Pat has a good new post about Andy LaRoche, and I'd like to amplify some of his points here and add a couple of my own. This isn't so much an argument as a series of semi-related points.
1. Again, and this is going to be a recurring theme here for the next couple years, minor league numbers matter. This is a fact. If you don't like it, too bad.
For the next several months, you should ignore anyone who says the Pirates should bench LaRoche, or that the Jason Bay trade was a failure because of LaRoche, without engaging with LaRoche's performance in the minors. LaRoche has had 177 at bats in the majors this year going into today. That's not terribly meaningful compared to what he did in the minors, which was excellent.
I don't mean to shut down debate. Perhaps there is a good argument to be made that LaRoche shouldn't be starting and won't ever be a good player. Nearly all the ones I've seen, though, pretend his minor league career didn't exist or didn't matter.

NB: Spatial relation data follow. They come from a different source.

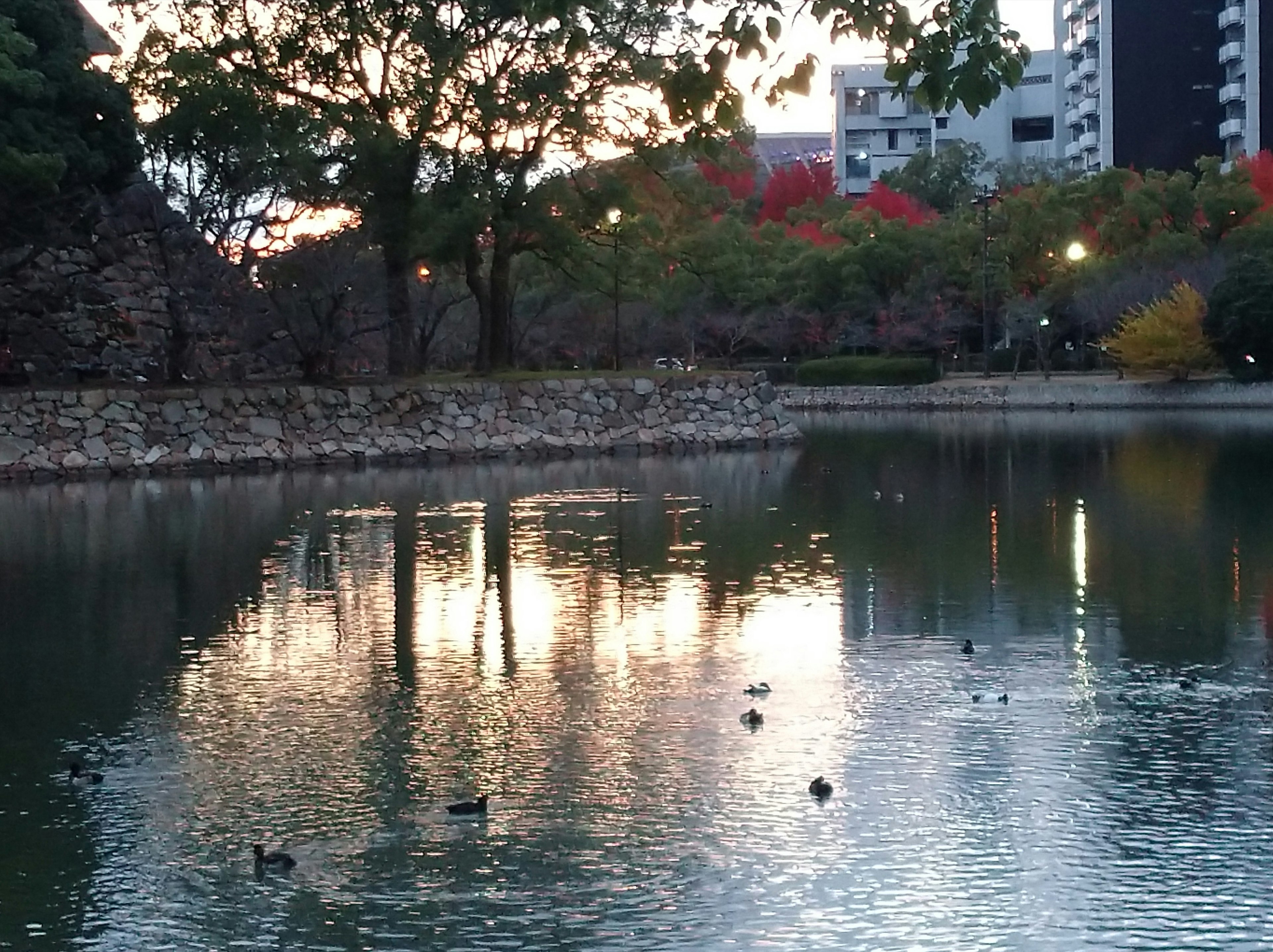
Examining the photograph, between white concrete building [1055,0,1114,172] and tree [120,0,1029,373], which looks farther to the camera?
white concrete building [1055,0,1114,172]

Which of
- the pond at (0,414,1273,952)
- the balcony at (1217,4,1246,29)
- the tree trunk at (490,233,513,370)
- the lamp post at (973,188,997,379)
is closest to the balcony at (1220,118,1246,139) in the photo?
the balcony at (1217,4,1246,29)

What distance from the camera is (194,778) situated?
794 centimetres

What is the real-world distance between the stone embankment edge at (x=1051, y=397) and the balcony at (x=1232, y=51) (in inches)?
1105

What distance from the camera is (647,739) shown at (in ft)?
27.8

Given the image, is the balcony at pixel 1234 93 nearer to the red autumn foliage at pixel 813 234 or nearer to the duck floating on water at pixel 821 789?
the red autumn foliage at pixel 813 234

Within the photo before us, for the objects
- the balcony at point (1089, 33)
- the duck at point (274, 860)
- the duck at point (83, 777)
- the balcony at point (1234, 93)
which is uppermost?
the balcony at point (1089, 33)

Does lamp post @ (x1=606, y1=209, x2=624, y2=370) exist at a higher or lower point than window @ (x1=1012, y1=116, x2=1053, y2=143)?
lower

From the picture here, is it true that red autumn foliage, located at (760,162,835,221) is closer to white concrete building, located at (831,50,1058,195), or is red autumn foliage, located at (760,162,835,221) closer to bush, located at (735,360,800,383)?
white concrete building, located at (831,50,1058,195)

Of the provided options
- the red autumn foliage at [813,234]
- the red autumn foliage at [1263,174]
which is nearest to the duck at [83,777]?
the red autumn foliage at [813,234]

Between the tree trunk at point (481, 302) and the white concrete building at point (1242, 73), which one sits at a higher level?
the white concrete building at point (1242, 73)

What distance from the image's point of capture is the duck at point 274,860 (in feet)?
21.6

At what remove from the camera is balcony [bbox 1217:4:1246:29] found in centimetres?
7500

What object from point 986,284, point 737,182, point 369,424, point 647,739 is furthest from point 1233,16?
point 647,739

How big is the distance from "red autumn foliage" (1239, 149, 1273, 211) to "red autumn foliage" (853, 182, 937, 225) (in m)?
14.4
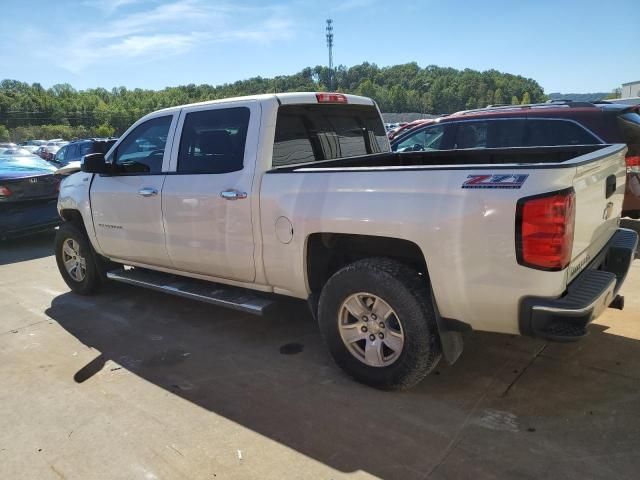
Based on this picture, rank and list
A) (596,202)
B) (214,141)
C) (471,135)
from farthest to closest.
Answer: (471,135) < (214,141) < (596,202)

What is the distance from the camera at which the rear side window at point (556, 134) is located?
250 inches

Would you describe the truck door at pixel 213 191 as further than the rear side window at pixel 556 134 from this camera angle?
No

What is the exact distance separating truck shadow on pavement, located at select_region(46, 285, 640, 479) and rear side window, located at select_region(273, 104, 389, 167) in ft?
4.09

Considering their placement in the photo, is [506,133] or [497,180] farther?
[506,133]

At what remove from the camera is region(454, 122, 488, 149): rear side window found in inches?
277

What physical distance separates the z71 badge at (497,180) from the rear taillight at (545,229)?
10 cm

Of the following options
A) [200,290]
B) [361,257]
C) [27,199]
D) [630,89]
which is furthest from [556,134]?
[630,89]

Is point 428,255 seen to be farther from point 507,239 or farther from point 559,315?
Answer: point 559,315

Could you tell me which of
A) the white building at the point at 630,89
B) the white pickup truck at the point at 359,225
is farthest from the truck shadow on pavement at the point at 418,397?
the white building at the point at 630,89

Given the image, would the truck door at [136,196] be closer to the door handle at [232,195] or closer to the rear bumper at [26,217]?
the door handle at [232,195]

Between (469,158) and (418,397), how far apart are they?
2254mm

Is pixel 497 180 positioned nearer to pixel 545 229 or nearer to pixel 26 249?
pixel 545 229

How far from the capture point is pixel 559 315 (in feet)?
8.70

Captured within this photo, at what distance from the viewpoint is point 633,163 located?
639cm
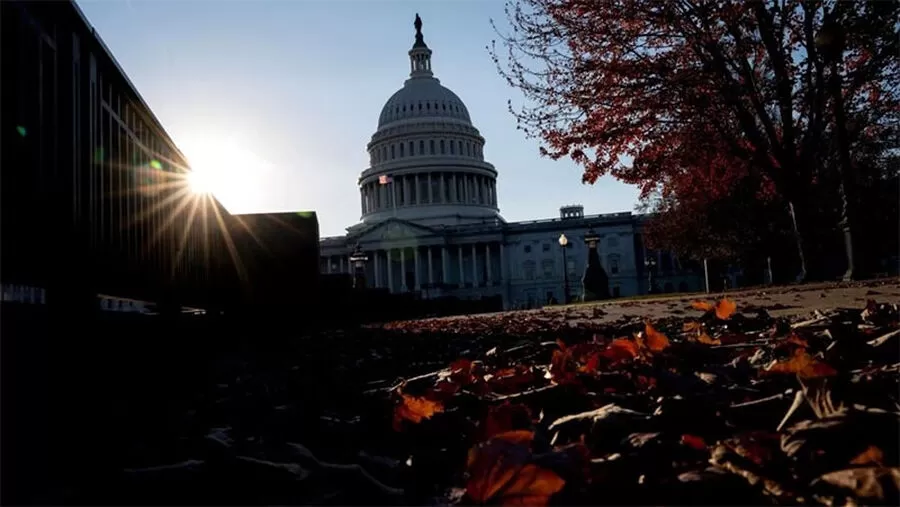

2. It's common for all kinds of players, including very good players, to start their major league careers slowly. Check out Vlad's excellent comment from a couple weeks back. Vlad names the following excellent third basemen who started their careers in extremely frustrating fashion: Mike Schmidt, Matt Williams, Gary Gaetti, Jim Thome and Robin Ventura. I'd add Troy Glaus and Dean Palmer to that list. It's true that some of those players were younger than LaRoche when they got started, but you can blame the Dodgers for that. He's been hitting like crazy in the high levels of the minors for quite a while. He should have gotten through the adjustment phase already, but the Dodgers threw up roadblocks for years.
3. Pat's right that the Dodgers' apparently low opinion of LaRoche means nothing.
4. Fan opinion is incredibly fickle. This is not new and it shouldn't be surprising, but I admit to feeling baffled every time I open a new Post-Gazette Q+A, only to see the range of opinions tethered like a dog to whatever the Pirates have done in the past two weeks, good or bad. Certainly anyone with a heart is likely to be guilty to some degree, but the extent to which opinions are formed based on a couple weeks or a month of bad play is still far too much. If you're the sort of person who imagines playoff games at PNC every time the Pirates have two good weeks or railed about benching Jason Bay every time he had an 0-fer, you need to relax.
Or to rephrase, because that was kind of an ad hominem attack to describe something we all do to some extent anyway: it's unwise to freak out about small sample sizes.
5. With all due respect to the folks who are still buying tickets, this year doesn't matter. The Pirates are building for the future--and not just for 2009, but for well beyond that. Playing Doug Mientkiewicz or Jose Bautista rather than LaRoche is silly unless you are certain that LaRoche has no future, in which case I would point you back to Point 1 above.